Molecular dynamics study of Zn(aß) and Zn(aß)2.

ABSTRACT

The aggregation of Aß-peptide (Aß) is widely considered to be the critical step in the pathology of Alzheimer's disease. Small, soluble Aß oligomers have been shown to be more neurotoxic than large, insoluble aggregates and fibrils. Recent studies suggest that biometal ions, including Zn(II), may play an important role in the aggregation process. Experimentally determining the details of the binding process is complicated by the kinetic lability of zinc.
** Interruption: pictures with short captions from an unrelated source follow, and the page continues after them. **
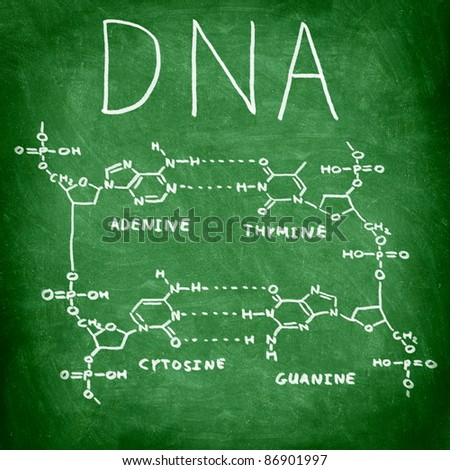 DNA chemical structure on chalkboard showing the four bases of DNA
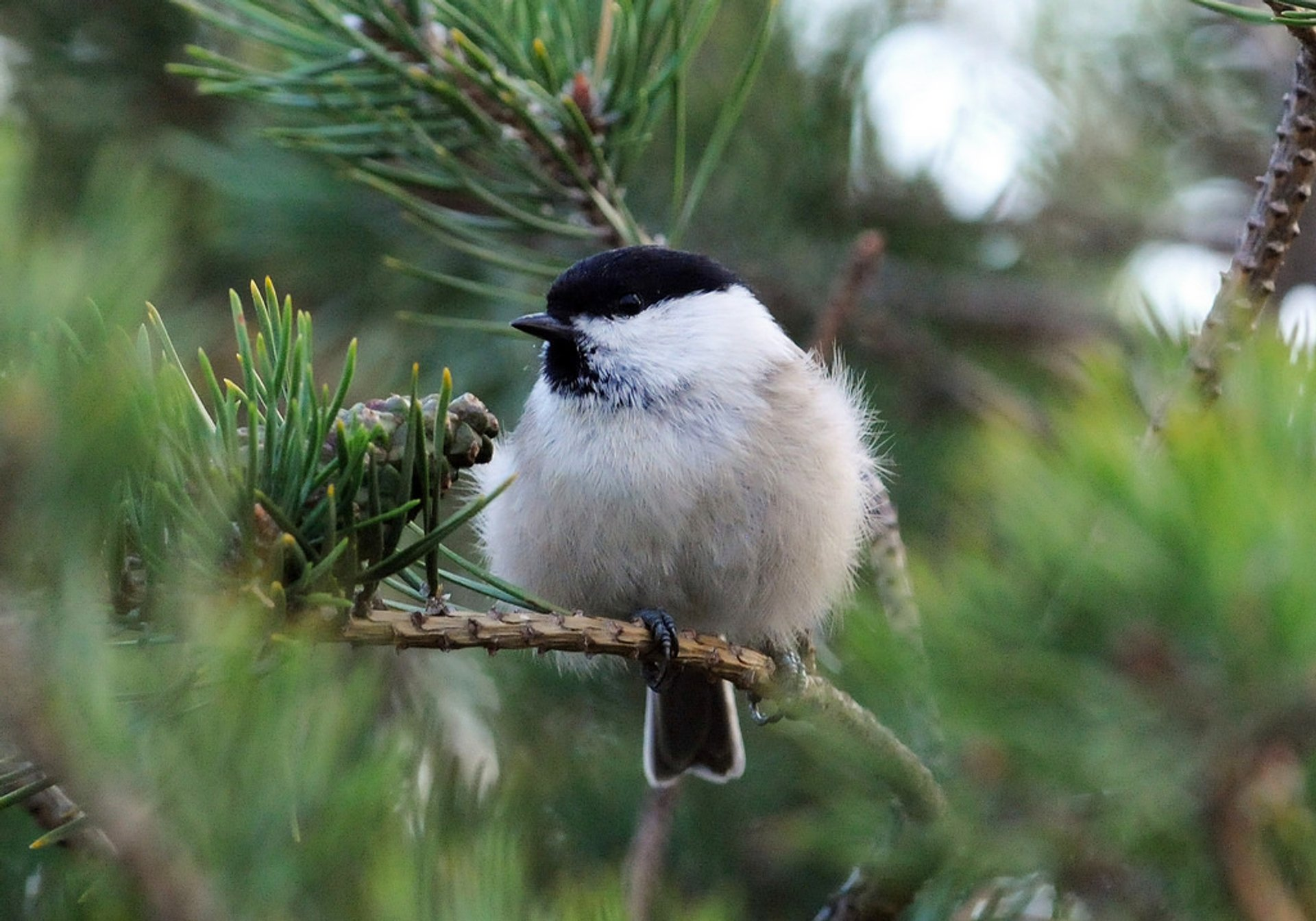 Willow Tit 2020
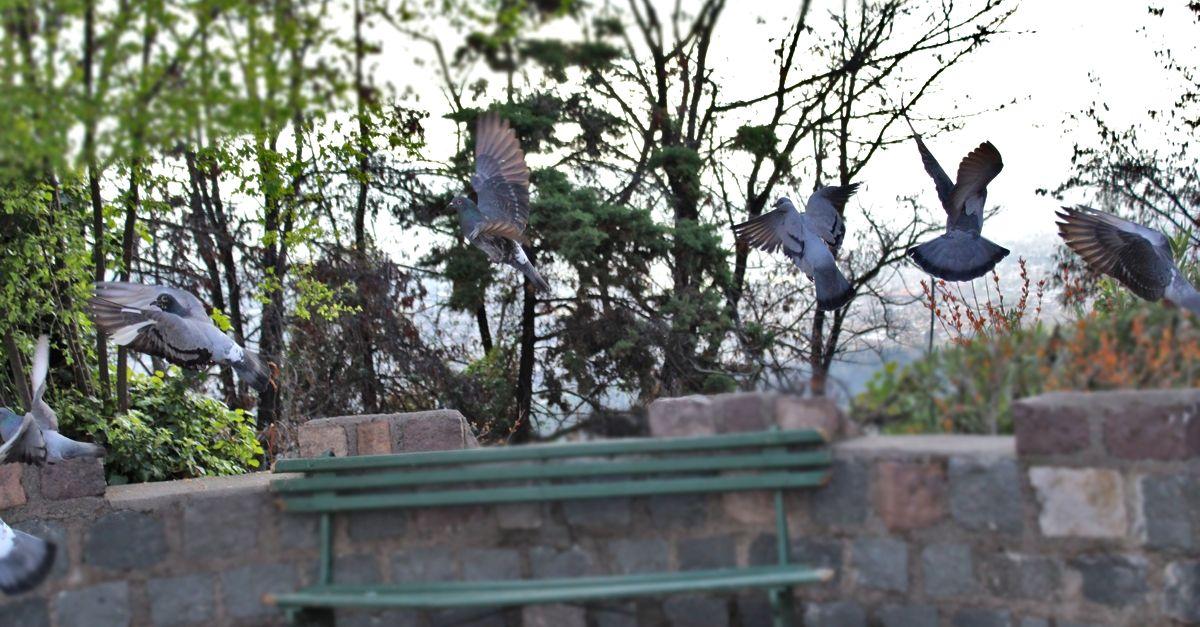 Pigeons on Cerro San Cristóbal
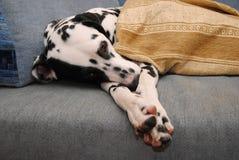 Le Dalmate triste ou somnolent de chien se trouve sur un sofa bleu Photo libre de droits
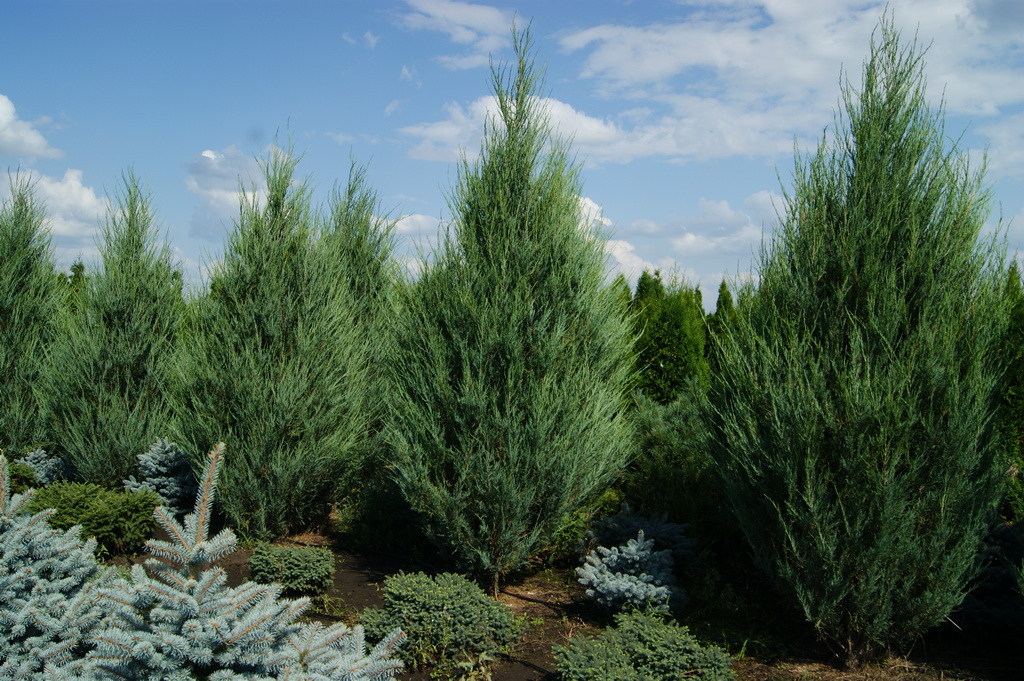Juniperus scopulorum `Skyrocket`_2.JPG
To study the dynamic nature of the zinc-bound Aß complexes and the potential mechanisms by which Zn(II) affects Aß oligomerization we have performed atomistic molecular dynamics (MD) simulations of Zn(Aß) and Zn(Aß)2. The models were based on NMR data and predicted coordination environments from previous density functional theory calculations. When modeled as 4-coordinate covalently bound Zn(Aß) n complexes (where n = 1 or 2), zinc imposes conformational changes in the surrounding Aß residues. Moreover, zinc reduces the helix content and increases the random coil content of the full peptide. Although zinc binds at the N-terminus of Aß, ß-sheet formation is observed exclusively at the C-terminus in the Zn(Aß) and most of the Zn(Aß)2 complexes. Furthermore, initial binding to zinc promotes the formation of intra-chain salt-bridges, while subsequent dissociation promotes the formation of inter-chain salt-bridges. These results suggest that Zn-binding to Aß accelerates the aggregation of Aß by unfolding the helical structure in Aß peptide and stabilizing the formation of vital salt-bridges within and between Aß peptides.